Singlet oxygen production by Si-Pc and e6 particles (20 mg) in D₂O solution (pre-saturated with O₂) plotted as a function of fluence. The singlet oxygen concentrations were estimated from the photooxidation of anthracene 1. The Si-Pc or e6 particles were irradiated for 6, 12, 18, and 24 min at constant irradiance of 0.25 W/cm²

Figure 5.

Photobleaching evaluation: Singlet oxygen production based on the formation of endoperoxide 2 by the oxidation of anthracene 1 by Si-Pc and e6 particles dispersed in D₂O solution at 0.25 W/cm² for 15 min (fluence = 270 J/cm²).

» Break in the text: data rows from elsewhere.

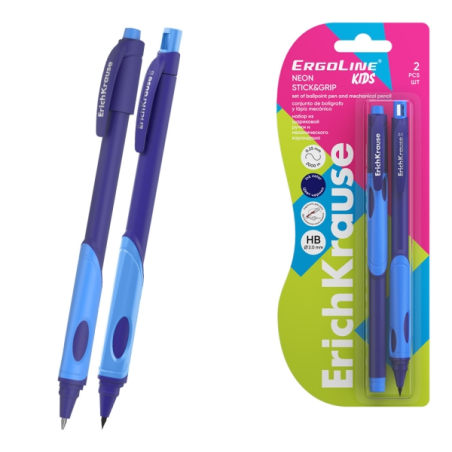 Stylo rétractable bleu 0,5 mm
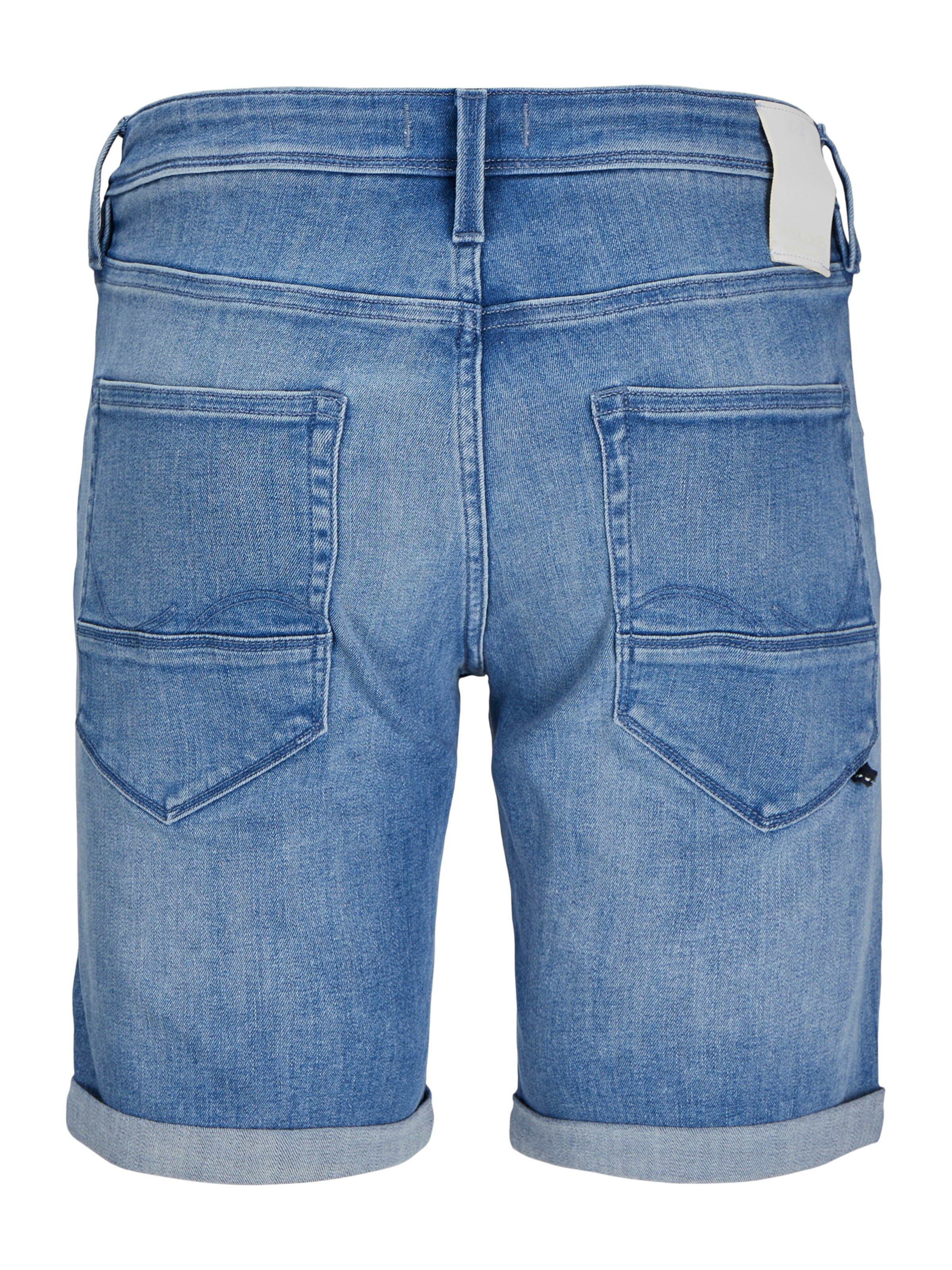 JACK & JONES Slimfit Farkut 'JWHRICK JJFOX' värissä sininen: takapuoli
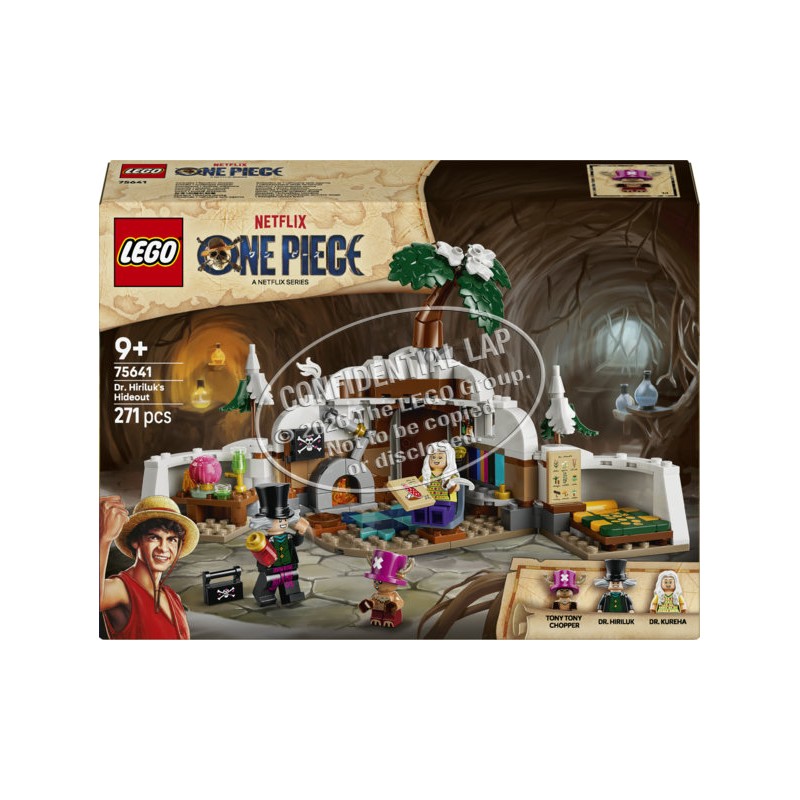 LEGO ONE PIECE 75641 Il Nascondiglio del Dottor Hillk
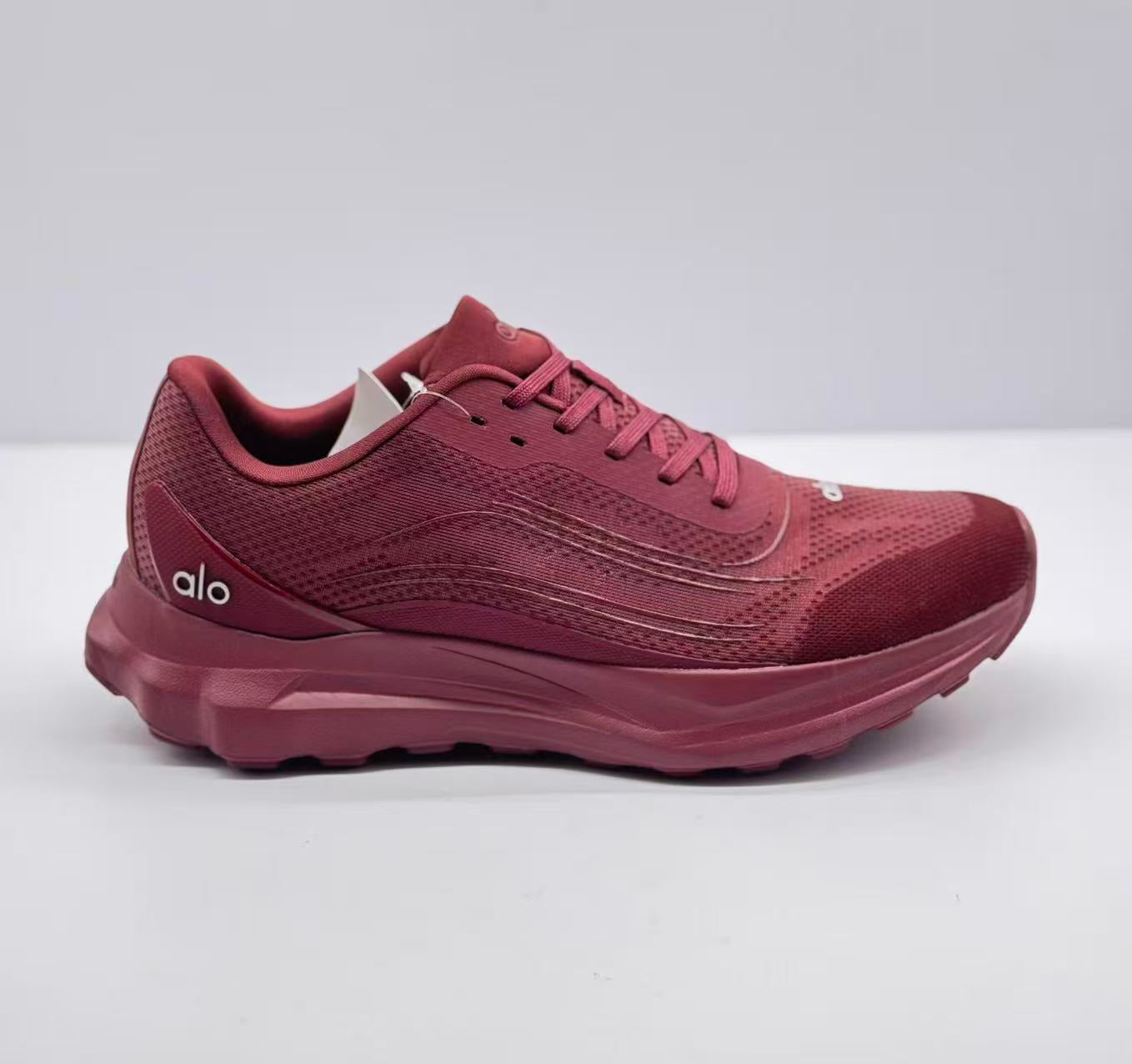 ALO running Wine red shoes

The left hand (solid) columns indicate values using particles without pre-irradiation, whereas the right hand columns (cross-hatched) were from particles pre-irradiated at 0.25 W/cm² for 45 min in air (fluence = 675 J/cm²), prior to the singlet oxygen trapping measurement.

Figure 6.

A water droplet poised on superhydrophobic surfaces a. low magnification view of water on a SH surface with chlorin e6 particles without PDMS-silica caps. b. a high magnification view showing the water partially wetting the upper chlorin e6 particles. c. high magnification view of a Si-Pc SH surface capped with PDMS-silica nanoparticles; water penetration is limited due to the high surface area low surface energy nanoparticle coating.

Figure 7.

a. P. gingivalis inactivation by superhydrophobic surfaces as a function of fluence (J/cm²), measured by CFUs after exposure. Biofilm only controls without light (SH- L- S-) were incubated for 7.5 and 15 min. respectively. Sensitizer-less SH surfaces (SH+ L+ S-) and SH surfaces with Si-Pc (SH+ L+ S+) were exposed to fluence values of 45, 90, 180, 270 and 315 J/cm². Data is expressed as Mean ± SEM of three independent experiments, n=3. *p<0.05. The numbers in the parentheses refer to irradiance values of 0, 0.1, 0.2, 0.3 or 0.35 W/cm² at either 7.5 or 15 minutes. b. Representative 3D images of 72-hr grown P. gingivalis biofilms following treatment with a Si-Pc SH surface. The photoinactivation effect on biofilms as rendered by Si-Pc SHS at variable light doses, compared to biofilm only control without light treatment. Green signal represents viable cells (Syto 9), red signal indicates damaged/dead cells (propidium iodide). Panels are of xyz-stacks of biofilm growth.

Figure 8.

Inactivation of P. gingivalis biofims by Si-Pc SH surfaces and controls at a fluence of a. 270 J/cm² (*p<0.006) and b. 315 J/cm² (*p<0.003). The inactivation of bacterial biofilms is shown as log viable count and percentage killing. Data is expressed as Mean ± SEM of three independent experiments, n=3.

Figure 9.

Representative images of P. gingivalis biofilms following each treatment group with Si-Pc SHS and controls. Green signal represents viable live cell (Syto 9), red signal indicates damaged/dead cells (propidium iodide). Image panels; Live, Dead, and Merged (Live + Dead) are x-y plane images.

Figure 10.

Inactivation of P. gingivalis biofims by e6 SH surfaces and controls at a fluence of a. 270 J/cm² (*p<0.0002) and b. 315 J/cm² (*p<0.006). The inactivation of bacterial biofilms is shown as log viable count and percentage killing. Data is expressed as Mean ± SEM of three independent experiments, n=3.